York Festival of Ideas Infinite Horizons
June 11th 2020 7:30pm
Sir Jack Lyons Concert Hall
York Chamber Music Festival presents:
Seven Variations for Piano and Cello on ‘Bei männern, welche liebe fühlen’
from Mozart’s opera ‘The Magic Flute’, Wo0 46
Sonata for cello and piano in G minor, Op. 5
Sonata for cello and piano D Major, Op.102.
From the start of his career Beethoven’s music was creatively explosive and changed how music was conceived, how it was thought about and revolutionised its expressive potential. 250 years after his birth his impact is still very much alive. His five iconic cello sonatas show how Beethoven pushed everything to the edge; instruments, players and himself to create music that wells up from his very soul.
In this event there is an introductory talk by Stuart Lowe and John Paul Ekins followed by performances of two of his cello sonatas and a set of variations played by two of the leading chamber musicians in the UK.
Cellos were ‘invented’ in the early eighteenth century so that they came into the hands and to the ears of Beethoven at a point in time when they were fully formed as an instrument, small enough and agile in the hands of a new group of virtuoso players - powerfully expressive and acoustically penetrating as music emerged from the aristocratic courts into more public spaces; bigger venues and much larger audiences.
Beethoven’s immediate predecessors Mozart and the much longer-lived Haydn both used the cello prominently in their string quartets, Haydn especially forging ahead gave the cello an equality of voice with the violins and viola. Neither Mozart or Haydn wrote cello sonatas although Haydn’s remarkable D Major cello concerto of 1783 was a statement of the potential of the cello as a solo instruments in the hands of virtuosi players. So what was on Beethoven’s mind when visiting Berlin in 1786 he sat down to sketch out the first of his five cello sonatas? He had studied briefly with Haydn. Beethoven pushed string playing technique to the point where his music was well-nigh impossible for any but the top players. His creative process was not lacking in humility! Indeed for many years string playing technique lagged behind Beethoven’s demands. In Berlin he found a virtuoso cellist, the famous Berlin court orchestra cellist Jean-Louis Duport and it was due to their friendship that Beethoven wrote his two Op. 5 Cello Sonatas.

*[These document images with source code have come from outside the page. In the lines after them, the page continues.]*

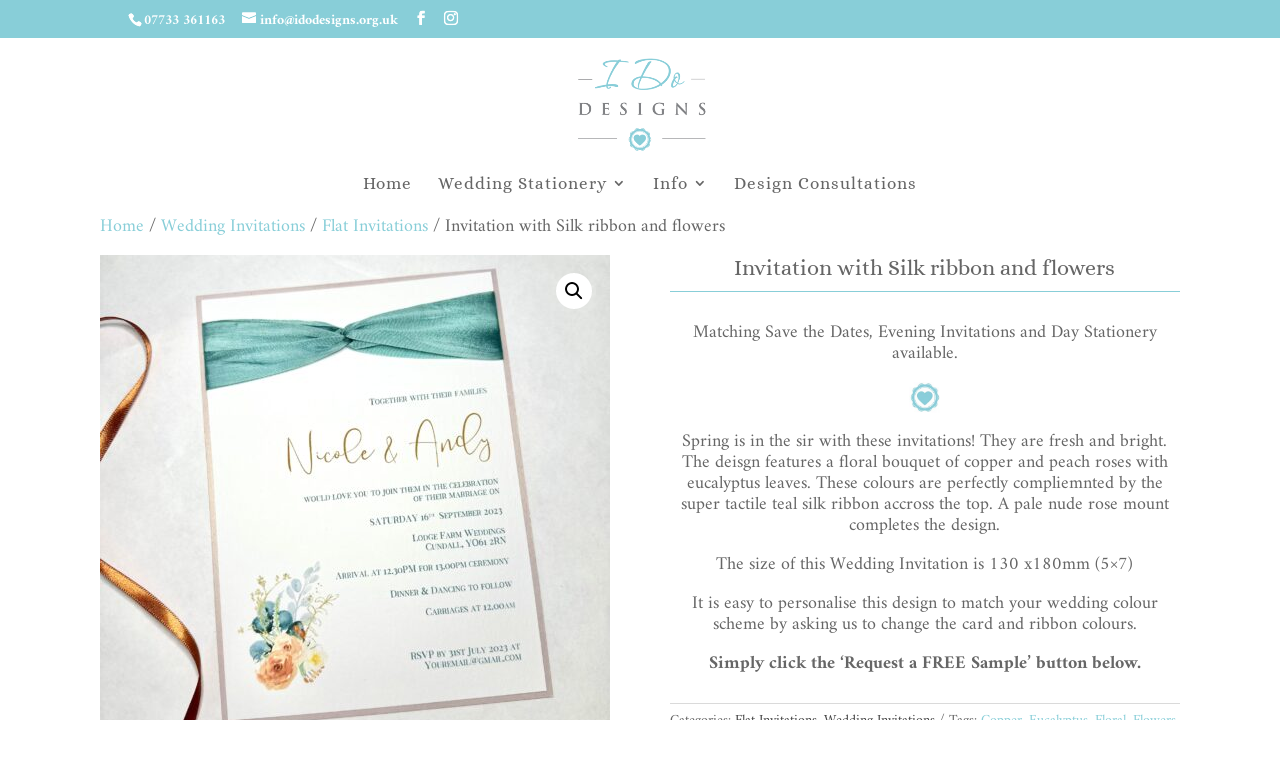

--- FILE ---
content_type: text/css
request_url: https://www.idodesigns.org.uk/wp-content/themes/divi-child/style.css?ver=4.27.5
body_size: 50
content:
/*
Theme Name:     Divi-child
Description:    Divi Child Theme
Author:         admin
Template:       Divi

(optional values you can add: Theme URI, Author URI, Version, License, License URI, Tags, Text Domain)
*/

The capricious twenty-something Beethoven was creatively explosive and in his first two cello sonatas in effect invented a new genre in which the expressive potential of the cello was released for the first time, breaking from the baroque conventions which gave the keyboard instrument the dominant voice. So on his visit to Berlin in 1786 the opportunity to put the relatively new pianoforte and the ‘modern’ cello with its tonal range, colours and sheer volume together sparked the young genius to create ground breaking music.
In his last two cello sonatas written as he entered what has become known as his ‘late’ period – when he was totally deaf – Beethoven seems to have stripped things down to their bare essentials – terse, almost beyond aesthetic ‘beauty’, yet inhabiting a sound world that is free and boundless. They are still rooted in his humanity but In these two ‘late’ sonatas he seems to be reaching out to the cosmos - straining to touch the stars and awestruck in what he sensed lay beyond the visible form. Infinite Horizons.